To validate these findings, we performed the same analysis on a 16S rRNA gene data set of the fecal samples collected from humanized FUT2−/− mice (germ-free FUT2−/− mice colonized with human feces from a healthy secretor) (Kashyap et al., 2013). Among the 146 metabolic pathways reconstructed, 47 (32.2%) of them were differentially abundant between the FUT2+/+ and FUT2−/− mice (Supplementary Data set S3), comparable to our findings with the human samples. After cross comparing the two data sets, we identified 13 pathways that were consistently enriched or depleted with FUT2 haploinsufficiency (Kruskal–Wallis, FDR q<0.05) (Figure 1c). Specifically, the carbohydrate and lipid metabolism and glycan biosynthesis-related pathways were over-represented in Sese/sese individuals and FUT2+//FUT2−/− mice, whereas the relative abundances of five amino acid and vitamin metabolism-related pathways were enriched in SeSe individuals and FUT2+/+ mice (Figure 1c). These findings suggest that FUT2 genotype had a similar impact on imputed microbial metagenomic functions in humans and mice, notably in reduced amino-acid synthesis capabilities.

FMCs associated with non-secretor status

It is well understood that even healthy individuals differ remarkably in their fecal and mucosal surface gut microbial composition, especially at the genus and species level. Mucosal microbiota can be further assessed for functional relatedness based on their co-occurrence patterns (Faust et al., 2012; Koren et al., 2013). To determine whether such ecological structures can be observed in this data set, we developed a methodology to infer microbial co-occurrence networks (see Materials and methods). Nodes (OTUs) of these networks were grouped based on their topological overlaps using hierarchical clustering. Using this approach, six modules, ranging from 39 to 97 OTUs, were identified (Supplementary Figure S8). These modules of OTUs represent putatively key ecological features, which we term as functional microbial communities (FMCs). Multi-dimensional scaling was used to depict module structure and network connections (Figure 2a). Phylogenetically related OTUs were clustered into the same FMC, presumably because preferences for ecological niche are more likely to be shared between more closely related microbes. However, each FMC also included phylogenetically distinct OTUs from different phyla, suggesting that in addition to phylogenetic relatedness the formation of FMC depended upon additional ecological affinities, which could range from syntrophic dependences to convergent functionality between distinct phylotypes (Supplementary Data set S4).

Figure 2
figure 2

FMCs associated with non-secretor status. (a) Classical multi-dimensional scaling plot in which OTUs in each FMC represented by colored dots tend to form distinct clusters. (b) FMC-trait correlations and P values. Each cell reports the Pearson correlation coefficient (and P-value) derived from correlating FMC eigenvectors (rows) to traits (columns). For the association with non-secretor status, the SeSe and Sese individuals were grouped together as secretor. For the association with FUT2 genotype (rs516246), additive genetic model was used. The table was color-coded by correlation according to the color legend.

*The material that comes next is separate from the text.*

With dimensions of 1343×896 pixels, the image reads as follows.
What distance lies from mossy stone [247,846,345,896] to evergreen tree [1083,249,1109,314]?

The ‘abundance’ of each FMC can be quantified by defining the OTU abundance profiles of each FMC (its module eigenvector; defined in Material and methods). One can thus correlate the abundance of the FMCs with the metadata, including host genotype, disease phenotype, age and so on. When using an additive genetic model, the abundances of turquoise and blue FMCs significantly associated with the copy number of the FUT2 loss-of-function allele reciprocally (P=0.04 and 0.05, respectively, with rs516246 by Pearson correlation) (Figure 2b). This observation was concordant with results at the individual OTU level: when examining the membership of the FMCs, we found that 12 of the 19 OTUs enriched in SeSe individuals were assigned to the blue FMC. Gender was another subject phenotype that significantly associated with microbial composition: the turquoise (P=0.004, Pearson correlation) FMC was enriched in females, whereas the blue and red FMCs (P=0.04 and 0.006, respectively, Pearson correlation) were more abundant in males. The gender effect on intestinal microbiome has also been reported previously in humans and murine model (Mueller et al., 2006; Markle et al., 2013). Because of the difference of male/female ratio in SeSe, Sese and sese individuals (Supplementary Table S1), the gender effect could potentially contribute to the association of turquoise and blue FMCs with FUT2 genotype.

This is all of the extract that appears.